GOAL ::
In the article about the 2025 Bihar assembly elections, what share of the total vote did the Jan Suraaj Party secure?

Jan Suraaj edges CPI(ML)(L) in vote share, but struggles to beat NOTA in over 25% of its seats

AAP, Tej Pratap Yadav’s JJP and BSP could not beat NOTA in over half of their contests

November 14, 2025 / 16:06 IST
Jan Suraaj loses to NOTA in a third of contests

The Jan Suraaj Party (JSP) may have outperformed the CPI(ML)(L) in overall vote share in the 2025 Bihar assembly elections, but its performance reveals a deeper weakness: the party struggled to defeat NOTA in nearly a third of the constituencies it contested, a Moneycontrol analysis shows.

Jan Suraaj secured 3.44 percent of the total vote, ahead of the CPI(ML)(L)’s 3.05 percent, placing it seventh in statewide vote share rankings. Only the major alliances—RJD (22.76 percent), BJP (20.87 percent), JD(U) (18.91 percent), Congress (8.46 percent) and LJP(RV) (5.11 percent)—along with Independents (4.66 percent), registered higher shares.

Yet despite this respectable vote footprint for a first-time entrant, the party’s constituency-level competitiveness remained extremely low. Of the 238 seats it contested, Jan Suraaj finished behind NOTA in only 68, translating into a rate of just 28.6 percent. In more than three out of ten constituencies, the “None of the Above” option polled more votes than the party.

This placed Jan Suraaj among the weakest performers by the NOTA benchmark among parties contesting more number of seats.

Bahujan Samaj Party was worse with a rate of 71.8 percent, but it still is leading in one seat. The other two parties to be on a weaker footing are Aam Aadmi Party and Tej Pratap Yadav’s new outfit Janshakti Janta Dal, which registered lower vote than NOTA in 40 of its 45 contests.


AIMIM (14.3 percent), VSIP (8.3 percent), and the Aazad Samaj Party (50 percent but across just 18 seats) showed similarly fragile performances. Comparatively, most of the new or fringe outfits—including the Socialist Unity Centre of India (SUCI), the Samata Party, the Nationalist Congress Party (in its Bihar form), and the Bharatiya Lok Chetna Party—could not manage to beat NOTA in any of seats they contested.

MATERIAL SUPPLIED ::
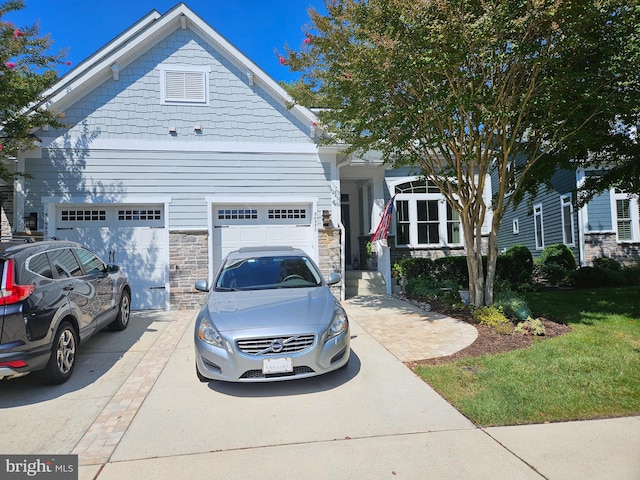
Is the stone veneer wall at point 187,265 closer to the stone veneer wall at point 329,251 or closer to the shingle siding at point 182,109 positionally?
the shingle siding at point 182,109

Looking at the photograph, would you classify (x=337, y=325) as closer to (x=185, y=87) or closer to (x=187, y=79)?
(x=185, y=87)

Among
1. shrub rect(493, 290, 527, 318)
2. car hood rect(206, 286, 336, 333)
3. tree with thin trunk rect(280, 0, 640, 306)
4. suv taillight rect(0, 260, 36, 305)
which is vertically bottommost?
shrub rect(493, 290, 527, 318)

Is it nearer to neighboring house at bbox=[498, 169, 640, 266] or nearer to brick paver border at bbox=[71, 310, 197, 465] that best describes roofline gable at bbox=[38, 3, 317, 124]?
brick paver border at bbox=[71, 310, 197, 465]

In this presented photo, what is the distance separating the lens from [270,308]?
475cm

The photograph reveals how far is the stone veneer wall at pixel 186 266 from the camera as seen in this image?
9773 mm

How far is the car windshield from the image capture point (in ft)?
18.7

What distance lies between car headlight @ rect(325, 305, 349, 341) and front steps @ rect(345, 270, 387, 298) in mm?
6401

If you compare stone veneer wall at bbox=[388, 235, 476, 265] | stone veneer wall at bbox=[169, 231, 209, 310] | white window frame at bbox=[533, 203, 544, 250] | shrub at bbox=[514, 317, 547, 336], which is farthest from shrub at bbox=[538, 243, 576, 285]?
stone veneer wall at bbox=[169, 231, 209, 310]

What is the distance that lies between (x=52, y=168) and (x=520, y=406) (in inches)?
404

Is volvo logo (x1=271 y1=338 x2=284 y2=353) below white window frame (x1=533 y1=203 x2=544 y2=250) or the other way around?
below

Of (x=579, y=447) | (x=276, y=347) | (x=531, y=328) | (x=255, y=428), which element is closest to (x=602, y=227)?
(x=531, y=328)

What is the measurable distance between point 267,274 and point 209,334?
1.59 meters

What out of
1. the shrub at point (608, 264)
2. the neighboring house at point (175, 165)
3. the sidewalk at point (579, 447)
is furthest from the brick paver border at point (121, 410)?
the shrub at point (608, 264)

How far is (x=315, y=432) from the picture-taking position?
354cm
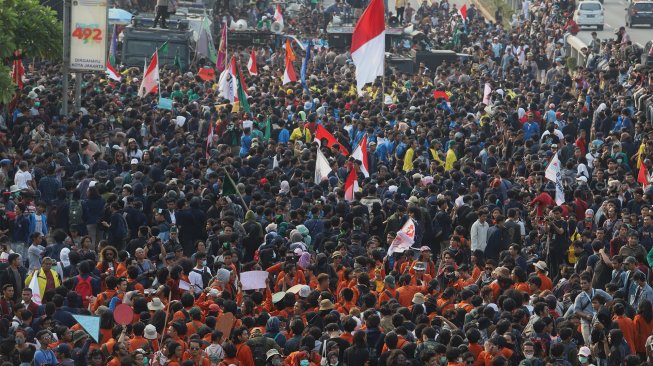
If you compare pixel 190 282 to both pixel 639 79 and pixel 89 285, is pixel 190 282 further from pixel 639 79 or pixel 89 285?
pixel 639 79

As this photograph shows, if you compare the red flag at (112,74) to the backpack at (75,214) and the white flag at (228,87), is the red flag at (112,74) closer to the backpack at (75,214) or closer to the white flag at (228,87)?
the white flag at (228,87)

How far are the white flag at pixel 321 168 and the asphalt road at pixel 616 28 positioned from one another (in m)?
28.3

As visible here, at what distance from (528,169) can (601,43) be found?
773 inches

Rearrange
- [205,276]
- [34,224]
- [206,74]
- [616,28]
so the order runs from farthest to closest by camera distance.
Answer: [616,28] → [206,74] → [34,224] → [205,276]

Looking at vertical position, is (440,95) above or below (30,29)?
below

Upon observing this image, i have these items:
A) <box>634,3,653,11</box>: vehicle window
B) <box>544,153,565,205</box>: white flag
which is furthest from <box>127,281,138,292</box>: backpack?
<box>634,3,653,11</box>: vehicle window

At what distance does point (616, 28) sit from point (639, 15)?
994 mm

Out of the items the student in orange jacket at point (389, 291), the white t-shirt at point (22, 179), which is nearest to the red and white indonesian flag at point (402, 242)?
the student in orange jacket at point (389, 291)

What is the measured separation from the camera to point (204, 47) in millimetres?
41500

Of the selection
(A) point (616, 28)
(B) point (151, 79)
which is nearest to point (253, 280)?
(B) point (151, 79)

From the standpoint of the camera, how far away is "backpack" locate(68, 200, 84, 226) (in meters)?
22.1

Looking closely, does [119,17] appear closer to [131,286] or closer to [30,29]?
[30,29]

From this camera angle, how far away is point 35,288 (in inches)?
709

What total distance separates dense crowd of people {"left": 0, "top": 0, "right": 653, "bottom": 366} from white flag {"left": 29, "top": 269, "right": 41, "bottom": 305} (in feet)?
0.08
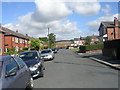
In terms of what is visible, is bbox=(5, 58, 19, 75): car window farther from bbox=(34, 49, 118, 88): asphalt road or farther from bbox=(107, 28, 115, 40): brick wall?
bbox=(107, 28, 115, 40): brick wall

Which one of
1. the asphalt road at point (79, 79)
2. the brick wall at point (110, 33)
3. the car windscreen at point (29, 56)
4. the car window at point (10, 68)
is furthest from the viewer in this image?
the brick wall at point (110, 33)

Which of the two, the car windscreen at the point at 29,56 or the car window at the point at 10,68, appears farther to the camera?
the car windscreen at the point at 29,56

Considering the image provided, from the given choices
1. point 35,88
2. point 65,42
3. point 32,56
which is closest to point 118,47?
point 32,56

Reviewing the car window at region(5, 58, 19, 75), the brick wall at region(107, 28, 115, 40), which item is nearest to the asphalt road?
the car window at region(5, 58, 19, 75)

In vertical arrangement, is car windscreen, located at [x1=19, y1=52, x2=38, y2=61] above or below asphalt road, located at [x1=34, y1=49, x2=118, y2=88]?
above

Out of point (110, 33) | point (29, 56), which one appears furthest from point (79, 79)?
point (110, 33)

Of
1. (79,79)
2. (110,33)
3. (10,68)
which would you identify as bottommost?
(79,79)

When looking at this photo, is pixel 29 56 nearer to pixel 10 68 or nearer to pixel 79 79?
pixel 79 79

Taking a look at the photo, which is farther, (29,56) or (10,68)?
(29,56)

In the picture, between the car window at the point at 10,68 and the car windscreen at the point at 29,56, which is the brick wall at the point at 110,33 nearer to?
the car windscreen at the point at 29,56

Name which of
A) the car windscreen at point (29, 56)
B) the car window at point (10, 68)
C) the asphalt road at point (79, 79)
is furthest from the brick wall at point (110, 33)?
the car window at point (10, 68)

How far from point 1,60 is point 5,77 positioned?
928mm

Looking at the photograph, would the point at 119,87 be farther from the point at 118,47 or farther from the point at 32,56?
the point at 118,47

CORRECT OUTPUT ::
3.44 percent